野国貝塚Ⅲ層の芭蕉トーテム
奄美大島の嘉徳遺跡からは、芭蕉土器を知ることができても、メタモルフォーゼの場を知るのは難しかったが、野国貝塚のⅢ層にはそれがある。
まず、琉球糸芭蕉のイメージを掴んでおく必要がある(cf.糸芭蕉)。
これも石器の配置は、グリッドまでは分かるが詳細は不明なので、グリッド内は芭蕉になるように配置している。
A2からB4まで下がっているのが偽茎。C4で放射状に並べたのが苞。右に突き出したのが雄花。雄花は石器では、ひとつだけ表現されている。その先端には「チャート製品」を添えた。雄花のふさふさだ。「チャート製品」はⅢ層から24点出ているがグリッドの詳細はない。しかし、報告書の図版には、ひとつの「チャート製品」に、「C3Ⅲ」と記されているので、雄花を表現したものだと考えられる。おそらくこの辺りに「チャート製品」は集中していたのではないだろうか。
D2は「花序の先端」に当たる。雄花まで空白になるが、ここに紡錘形の花序を見ていたはずだ。オレンジの濃淡は、マガキガイの密度で、雄花の個所に集中しているのが分かる。マガキガイは、輝きを示している。

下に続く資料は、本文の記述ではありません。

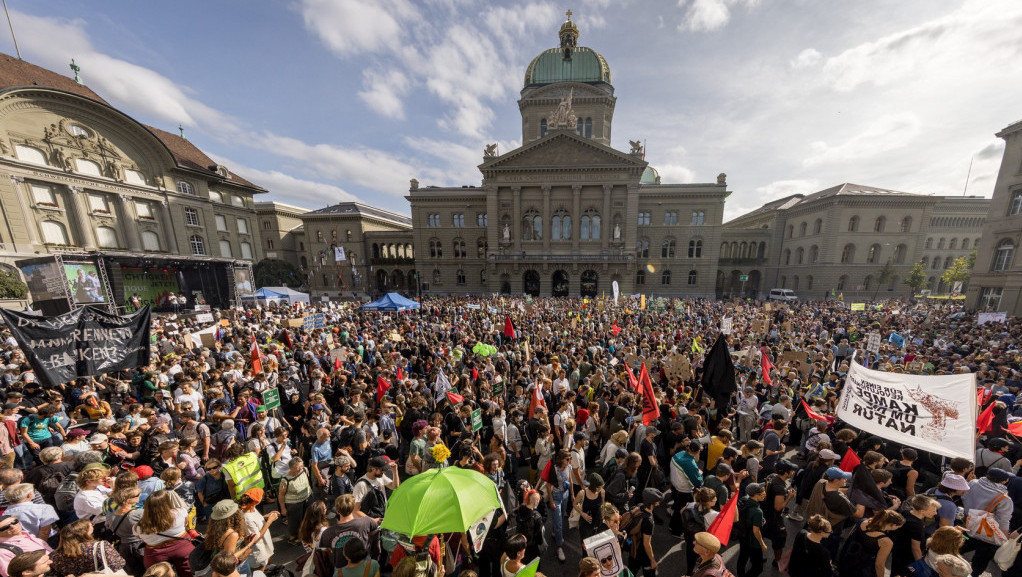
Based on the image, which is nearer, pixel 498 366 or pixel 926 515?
pixel 926 515

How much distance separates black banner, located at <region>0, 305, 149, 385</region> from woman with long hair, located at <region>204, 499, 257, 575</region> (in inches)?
269

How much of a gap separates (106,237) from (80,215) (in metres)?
2.42

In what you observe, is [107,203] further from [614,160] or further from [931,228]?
[931,228]

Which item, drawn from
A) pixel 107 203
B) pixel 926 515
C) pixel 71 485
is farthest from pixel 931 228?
pixel 107 203

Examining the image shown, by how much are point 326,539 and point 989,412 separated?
37.3 ft

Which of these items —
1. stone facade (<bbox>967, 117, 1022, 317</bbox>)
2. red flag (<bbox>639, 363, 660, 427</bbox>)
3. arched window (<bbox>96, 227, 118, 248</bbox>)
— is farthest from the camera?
arched window (<bbox>96, 227, 118, 248</bbox>)

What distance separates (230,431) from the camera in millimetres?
6125

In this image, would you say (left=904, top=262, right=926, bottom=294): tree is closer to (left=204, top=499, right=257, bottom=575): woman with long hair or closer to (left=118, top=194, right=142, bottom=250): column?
(left=204, top=499, right=257, bottom=575): woman with long hair

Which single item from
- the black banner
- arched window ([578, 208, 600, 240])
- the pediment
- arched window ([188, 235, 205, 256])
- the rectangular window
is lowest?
the black banner

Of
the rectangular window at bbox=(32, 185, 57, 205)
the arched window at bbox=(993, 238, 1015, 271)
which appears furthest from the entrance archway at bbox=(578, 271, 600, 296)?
the rectangular window at bbox=(32, 185, 57, 205)

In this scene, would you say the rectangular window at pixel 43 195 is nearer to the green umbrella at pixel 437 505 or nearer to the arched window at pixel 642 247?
the green umbrella at pixel 437 505

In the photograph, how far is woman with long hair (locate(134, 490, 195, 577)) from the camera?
10.8 feet

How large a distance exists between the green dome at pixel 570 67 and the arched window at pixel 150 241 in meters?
44.5

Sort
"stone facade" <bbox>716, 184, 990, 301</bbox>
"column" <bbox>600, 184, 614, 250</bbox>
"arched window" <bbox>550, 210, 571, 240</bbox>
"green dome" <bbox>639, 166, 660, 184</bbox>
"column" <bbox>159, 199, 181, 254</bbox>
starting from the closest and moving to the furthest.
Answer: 1. "column" <bbox>159, 199, 181, 254</bbox>
2. "column" <bbox>600, 184, 614, 250</bbox>
3. "arched window" <bbox>550, 210, 571, 240</bbox>
4. "stone facade" <bbox>716, 184, 990, 301</bbox>
5. "green dome" <bbox>639, 166, 660, 184</bbox>
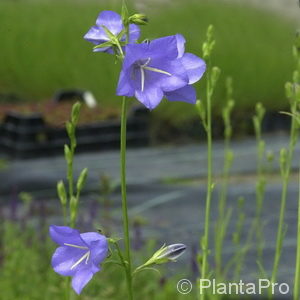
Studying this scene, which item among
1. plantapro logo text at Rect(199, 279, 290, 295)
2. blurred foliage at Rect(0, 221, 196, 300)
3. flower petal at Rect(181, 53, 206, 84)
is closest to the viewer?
flower petal at Rect(181, 53, 206, 84)

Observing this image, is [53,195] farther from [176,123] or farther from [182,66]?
[182,66]

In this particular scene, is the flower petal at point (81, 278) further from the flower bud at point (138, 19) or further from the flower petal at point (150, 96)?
the flower bud at point (138, 19)

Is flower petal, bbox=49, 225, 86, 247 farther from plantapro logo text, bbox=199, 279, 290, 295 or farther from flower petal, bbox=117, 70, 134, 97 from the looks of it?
plantapro logo text, bbox=199, 279, 290, 295

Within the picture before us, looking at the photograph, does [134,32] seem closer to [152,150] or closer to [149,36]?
[152,150]

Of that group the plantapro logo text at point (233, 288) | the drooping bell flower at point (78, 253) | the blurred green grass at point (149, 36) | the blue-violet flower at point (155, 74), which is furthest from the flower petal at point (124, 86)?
the blurred green grass at point (149, 36)

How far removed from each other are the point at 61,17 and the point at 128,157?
567 cm

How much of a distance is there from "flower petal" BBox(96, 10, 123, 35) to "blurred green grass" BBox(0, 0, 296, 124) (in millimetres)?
8764

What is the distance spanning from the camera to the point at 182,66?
1.39 meters

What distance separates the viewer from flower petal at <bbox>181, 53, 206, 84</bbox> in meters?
1.44

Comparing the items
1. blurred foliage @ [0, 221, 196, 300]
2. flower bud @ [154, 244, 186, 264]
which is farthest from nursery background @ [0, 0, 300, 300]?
flower bud @ [154, 244, 186, 264]

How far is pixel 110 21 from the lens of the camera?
1509 mm

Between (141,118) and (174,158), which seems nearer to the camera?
(174,158)

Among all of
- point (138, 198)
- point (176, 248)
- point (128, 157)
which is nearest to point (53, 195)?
point (138, 198)

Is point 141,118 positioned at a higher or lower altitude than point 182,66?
lower
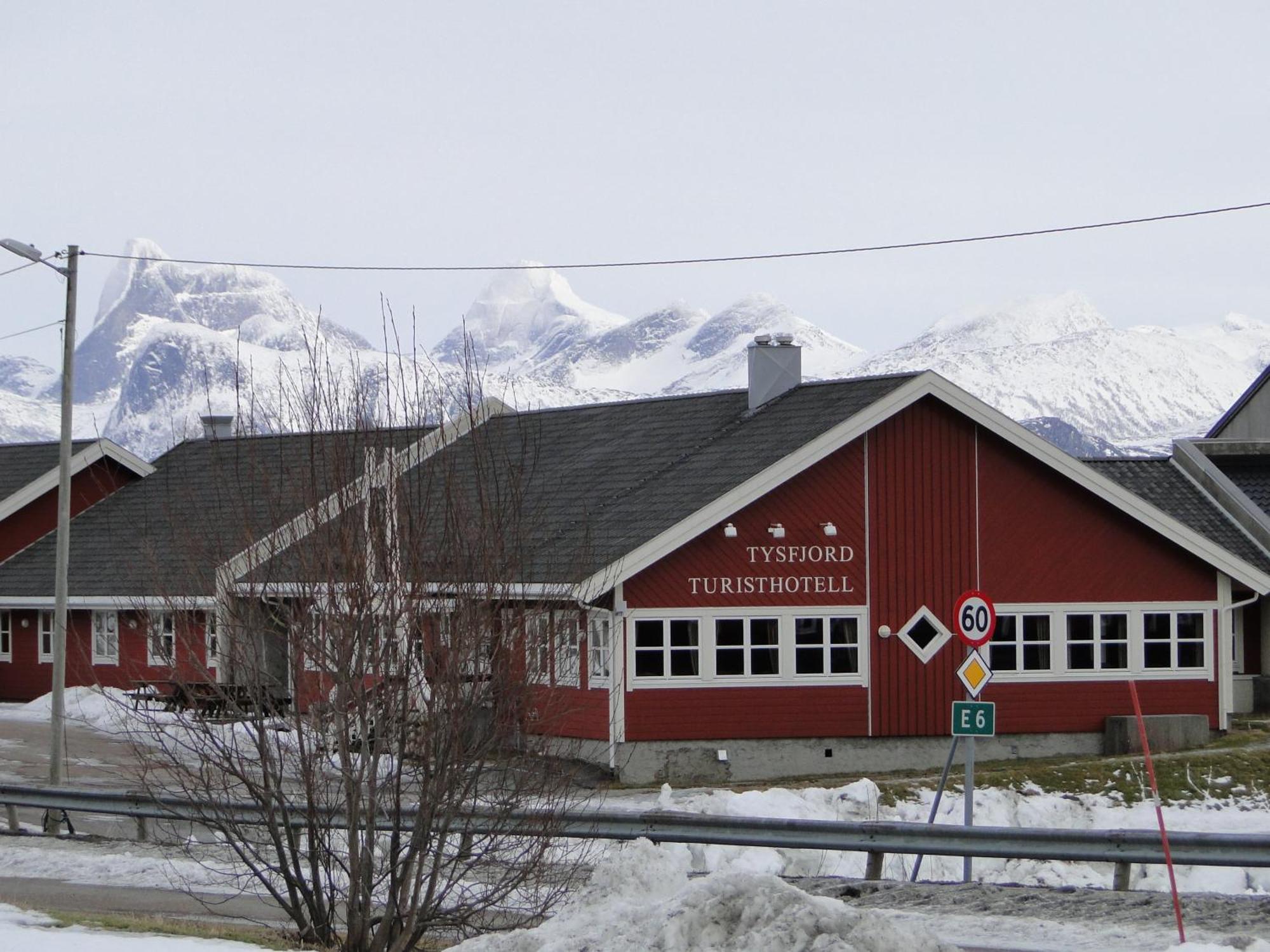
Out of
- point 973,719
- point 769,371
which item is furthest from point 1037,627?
point 973,719

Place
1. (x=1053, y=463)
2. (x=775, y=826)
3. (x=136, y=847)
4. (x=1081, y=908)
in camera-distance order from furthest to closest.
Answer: (x=1053, y=463)
(x=136, y=847)
(x=775, y=826)
(x=1081, y=908)

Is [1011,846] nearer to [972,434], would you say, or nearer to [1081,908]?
[1081,908]

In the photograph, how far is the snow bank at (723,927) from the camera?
9.56m

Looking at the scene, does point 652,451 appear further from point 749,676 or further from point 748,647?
point 749,676

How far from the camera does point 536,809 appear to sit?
11.8 meters

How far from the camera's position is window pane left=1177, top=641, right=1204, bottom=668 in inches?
1150

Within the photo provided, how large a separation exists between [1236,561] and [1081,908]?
53.6ft

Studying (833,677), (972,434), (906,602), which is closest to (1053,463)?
(972,434)

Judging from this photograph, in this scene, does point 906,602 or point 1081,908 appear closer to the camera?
point 1081,908

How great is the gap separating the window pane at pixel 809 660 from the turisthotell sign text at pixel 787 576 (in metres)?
0.87

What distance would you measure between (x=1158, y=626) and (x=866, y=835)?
15.5 metres

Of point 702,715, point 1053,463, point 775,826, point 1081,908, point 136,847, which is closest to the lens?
point 1081,908

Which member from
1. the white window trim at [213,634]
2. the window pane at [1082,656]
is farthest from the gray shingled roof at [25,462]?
the white window trim at [213,634]

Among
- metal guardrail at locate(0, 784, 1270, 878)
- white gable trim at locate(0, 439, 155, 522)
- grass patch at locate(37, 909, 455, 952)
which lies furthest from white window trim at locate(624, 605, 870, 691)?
white gable trim at locate(0, 439, 155, 522)
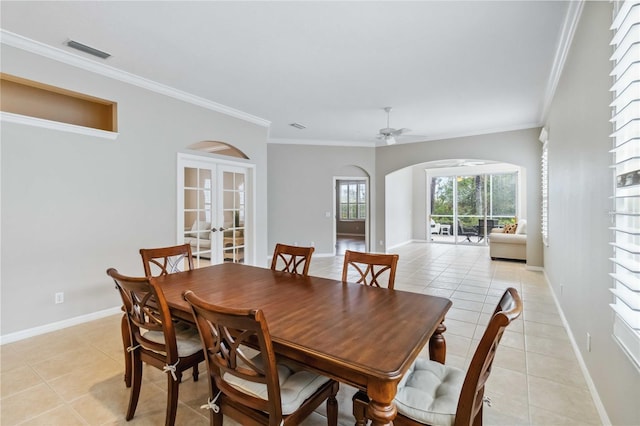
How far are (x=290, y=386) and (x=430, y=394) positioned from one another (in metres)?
0.62

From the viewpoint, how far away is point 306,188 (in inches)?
297

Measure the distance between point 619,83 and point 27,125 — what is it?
463cm

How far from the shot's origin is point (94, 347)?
2768 mm

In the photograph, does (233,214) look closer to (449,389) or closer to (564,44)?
(449,389)

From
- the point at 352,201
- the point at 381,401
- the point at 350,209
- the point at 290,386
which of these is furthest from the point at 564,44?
the point at 350,209

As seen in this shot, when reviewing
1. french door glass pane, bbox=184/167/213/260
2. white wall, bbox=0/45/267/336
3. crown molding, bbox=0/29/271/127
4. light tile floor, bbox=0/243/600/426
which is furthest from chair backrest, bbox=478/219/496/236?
white wall, bbox=0/45/267/336

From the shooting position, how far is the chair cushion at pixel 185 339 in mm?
1756

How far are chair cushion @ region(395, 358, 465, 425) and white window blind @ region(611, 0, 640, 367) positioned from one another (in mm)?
795

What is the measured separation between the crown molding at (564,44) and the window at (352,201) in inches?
310

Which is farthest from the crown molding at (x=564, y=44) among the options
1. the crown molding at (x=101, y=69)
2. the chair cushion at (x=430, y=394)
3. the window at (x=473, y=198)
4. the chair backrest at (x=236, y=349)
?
the window at (x=473, y=198)

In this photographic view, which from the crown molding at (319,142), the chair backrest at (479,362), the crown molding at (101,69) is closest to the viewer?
the chair backrest at (479,362)

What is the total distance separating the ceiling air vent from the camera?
9.72 feet

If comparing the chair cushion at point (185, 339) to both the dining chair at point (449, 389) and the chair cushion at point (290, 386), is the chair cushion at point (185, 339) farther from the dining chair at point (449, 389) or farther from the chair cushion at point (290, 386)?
the dining chair at point (449, 389)

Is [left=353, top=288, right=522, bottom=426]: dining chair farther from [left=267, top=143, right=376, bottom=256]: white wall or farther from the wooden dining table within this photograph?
[left=267, top=143, right=376, bottom=256]: white wall
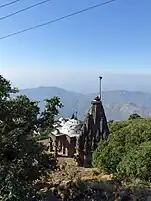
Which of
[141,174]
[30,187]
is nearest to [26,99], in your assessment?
[30,187]

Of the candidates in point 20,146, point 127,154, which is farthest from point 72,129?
point 20,146

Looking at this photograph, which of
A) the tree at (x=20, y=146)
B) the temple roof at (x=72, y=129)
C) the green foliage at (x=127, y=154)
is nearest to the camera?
the tree at (x=20, y=146)

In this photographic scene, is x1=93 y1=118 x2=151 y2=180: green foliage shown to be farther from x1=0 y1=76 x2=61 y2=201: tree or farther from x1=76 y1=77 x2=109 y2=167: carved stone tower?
x1=0 y1=76 x2=61 y2=201: tree

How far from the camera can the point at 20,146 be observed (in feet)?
22.8

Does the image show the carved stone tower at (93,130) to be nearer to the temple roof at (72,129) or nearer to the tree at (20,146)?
the temple roof at (72,129)

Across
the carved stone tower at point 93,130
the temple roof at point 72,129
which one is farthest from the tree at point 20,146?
the temple roof at point 72,129

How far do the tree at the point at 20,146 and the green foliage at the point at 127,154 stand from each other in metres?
3.46

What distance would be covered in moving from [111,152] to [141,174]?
1987 millimetres

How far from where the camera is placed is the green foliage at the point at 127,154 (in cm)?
1014

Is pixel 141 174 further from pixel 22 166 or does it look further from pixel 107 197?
pixel 22 166

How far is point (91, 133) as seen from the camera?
13992 mm

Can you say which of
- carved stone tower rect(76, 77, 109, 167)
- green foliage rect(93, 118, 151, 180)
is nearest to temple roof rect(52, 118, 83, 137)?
carved stone tower rect(76, 77, 109, 167)

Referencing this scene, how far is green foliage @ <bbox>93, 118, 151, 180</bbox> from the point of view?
10.1 m

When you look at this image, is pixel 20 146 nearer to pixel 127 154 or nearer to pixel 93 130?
pixel 127 154
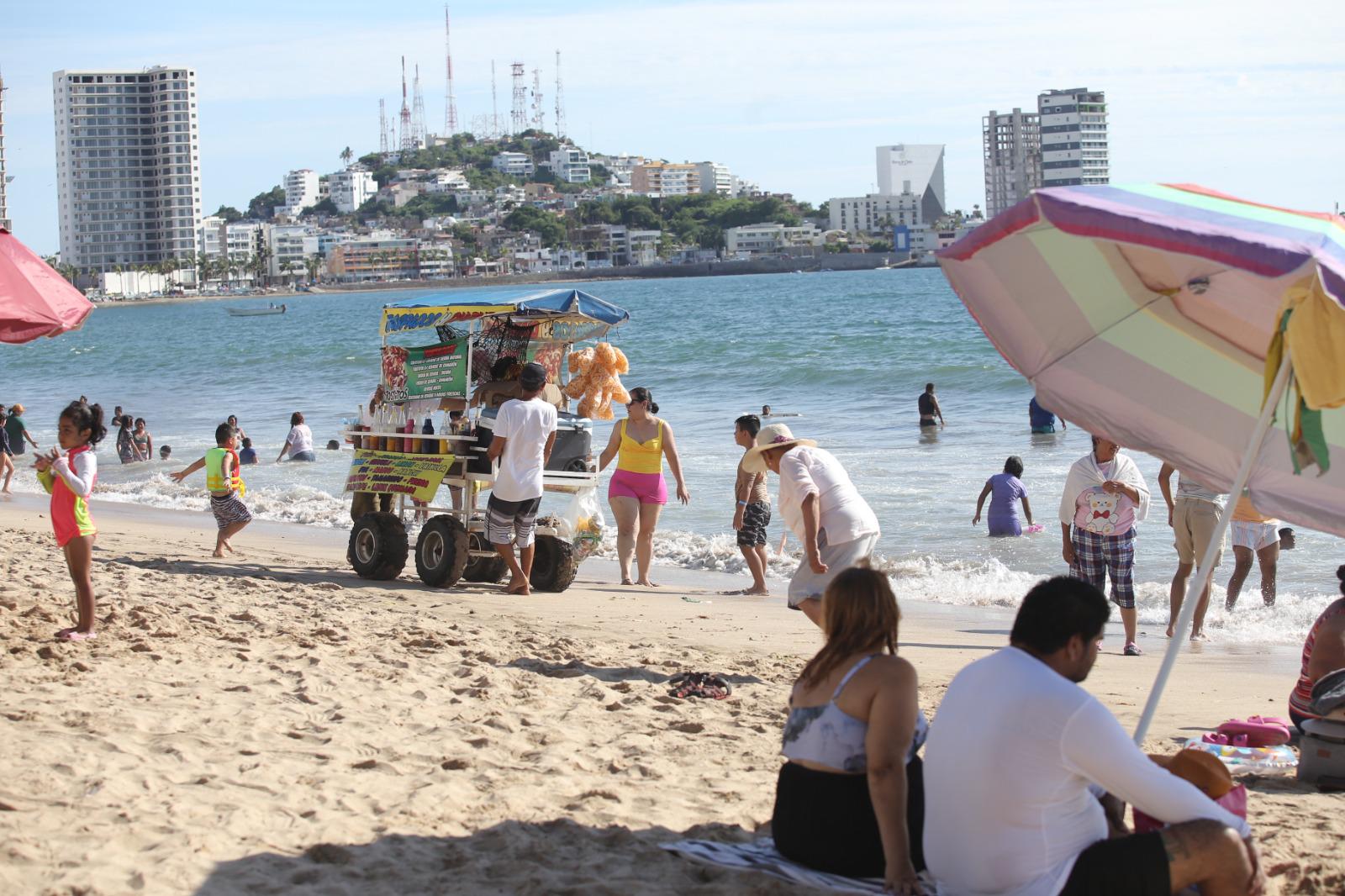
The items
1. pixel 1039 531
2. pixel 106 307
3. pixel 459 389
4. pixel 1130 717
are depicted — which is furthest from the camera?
pixel 106 307

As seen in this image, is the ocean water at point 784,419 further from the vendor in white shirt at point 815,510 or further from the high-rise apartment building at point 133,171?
the high-rise apartment building at point 133,171

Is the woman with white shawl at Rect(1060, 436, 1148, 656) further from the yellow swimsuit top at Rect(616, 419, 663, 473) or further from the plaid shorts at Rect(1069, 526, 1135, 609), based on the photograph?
the yellow swimsuit top at Rect(616, 419, 663, 473)

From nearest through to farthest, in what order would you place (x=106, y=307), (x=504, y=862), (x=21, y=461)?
(x=504, y=862) < (x=21, y=461) < (x=106, y=307)

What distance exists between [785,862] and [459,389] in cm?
573

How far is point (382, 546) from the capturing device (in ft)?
31.4

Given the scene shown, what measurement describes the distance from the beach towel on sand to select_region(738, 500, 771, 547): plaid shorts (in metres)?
5.41

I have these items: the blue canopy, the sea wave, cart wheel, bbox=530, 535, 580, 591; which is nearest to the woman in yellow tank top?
cart wheel, bbox=530, 535, 580, 591

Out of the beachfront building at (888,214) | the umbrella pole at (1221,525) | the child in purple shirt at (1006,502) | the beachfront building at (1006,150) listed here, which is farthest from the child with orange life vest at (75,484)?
the beachfront building at (888,214)

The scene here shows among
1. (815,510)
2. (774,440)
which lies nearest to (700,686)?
(815,510)

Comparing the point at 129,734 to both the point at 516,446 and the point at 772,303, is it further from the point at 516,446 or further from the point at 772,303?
the point at 772,303

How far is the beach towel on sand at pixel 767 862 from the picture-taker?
3746mm

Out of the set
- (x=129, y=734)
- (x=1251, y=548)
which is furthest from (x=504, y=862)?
(x=1251, y=548)

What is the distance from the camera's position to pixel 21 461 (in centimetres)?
2166

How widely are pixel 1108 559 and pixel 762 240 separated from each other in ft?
543
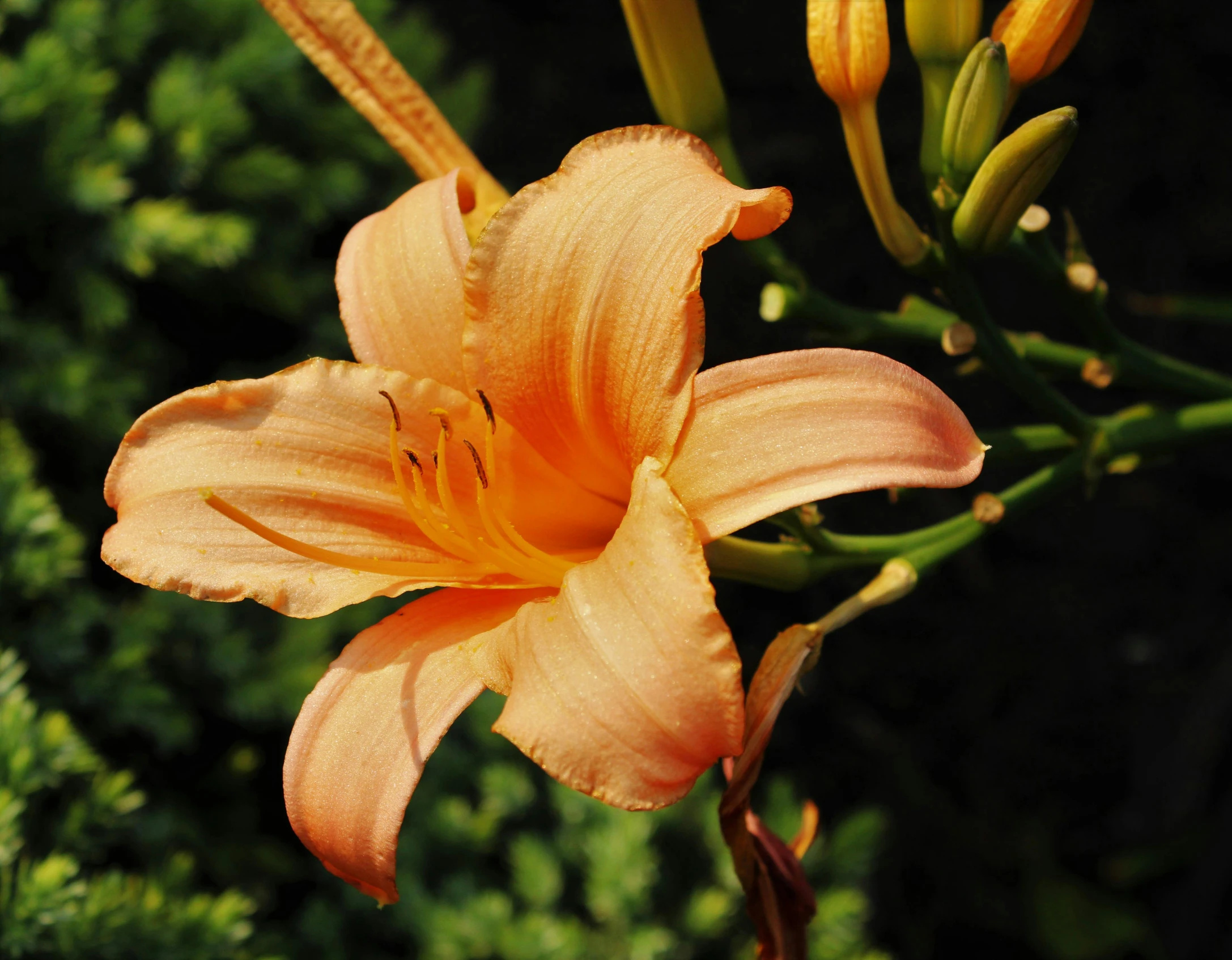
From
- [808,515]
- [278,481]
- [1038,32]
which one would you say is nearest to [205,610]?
[278,481]

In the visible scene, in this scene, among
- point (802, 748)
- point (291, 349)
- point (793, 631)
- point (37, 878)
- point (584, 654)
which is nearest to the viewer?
point (584, 654)

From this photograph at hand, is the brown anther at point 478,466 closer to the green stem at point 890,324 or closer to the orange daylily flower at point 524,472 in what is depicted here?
the orange daylily flower at point 524,472

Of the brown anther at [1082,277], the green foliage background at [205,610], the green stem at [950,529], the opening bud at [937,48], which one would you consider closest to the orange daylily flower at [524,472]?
the green stem at [950,529]

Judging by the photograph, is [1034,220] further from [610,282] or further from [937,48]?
[610,282]

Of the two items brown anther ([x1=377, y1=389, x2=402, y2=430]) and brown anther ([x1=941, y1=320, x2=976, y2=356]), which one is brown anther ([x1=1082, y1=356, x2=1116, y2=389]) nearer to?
brown anther ([x1=941, y1=320, x2=976, y2=356])

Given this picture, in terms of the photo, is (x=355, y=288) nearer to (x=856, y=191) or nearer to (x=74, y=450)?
(x=74, y=450)

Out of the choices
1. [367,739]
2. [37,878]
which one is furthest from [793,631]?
[37,878]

E4、E5は葉に当たる。3点のうち2点は、どこに当たるとはっきり分からない。糸芭蕉をじっくり眺める必要がある。
「花序の先端」をサラサバテイラで、「雄花」をマガキガイで表現している。土器はトカゲ土器(条痕文系)だが、Ⅲ層は植物トーテムを示している。それは、4460±70y.b.p.という測定とも符合している。平敷屋トウバルもそうだが、植物トーテムの表現には、しばしばトカゲ土器が使われるようだ。それは、トカゲの模様を示す土器の線状が、植物の繊維と似ているからだ。それは同時に、植物にはトカゲ・トーテム霊が入っていると考えられたことを示すのではないだろうか。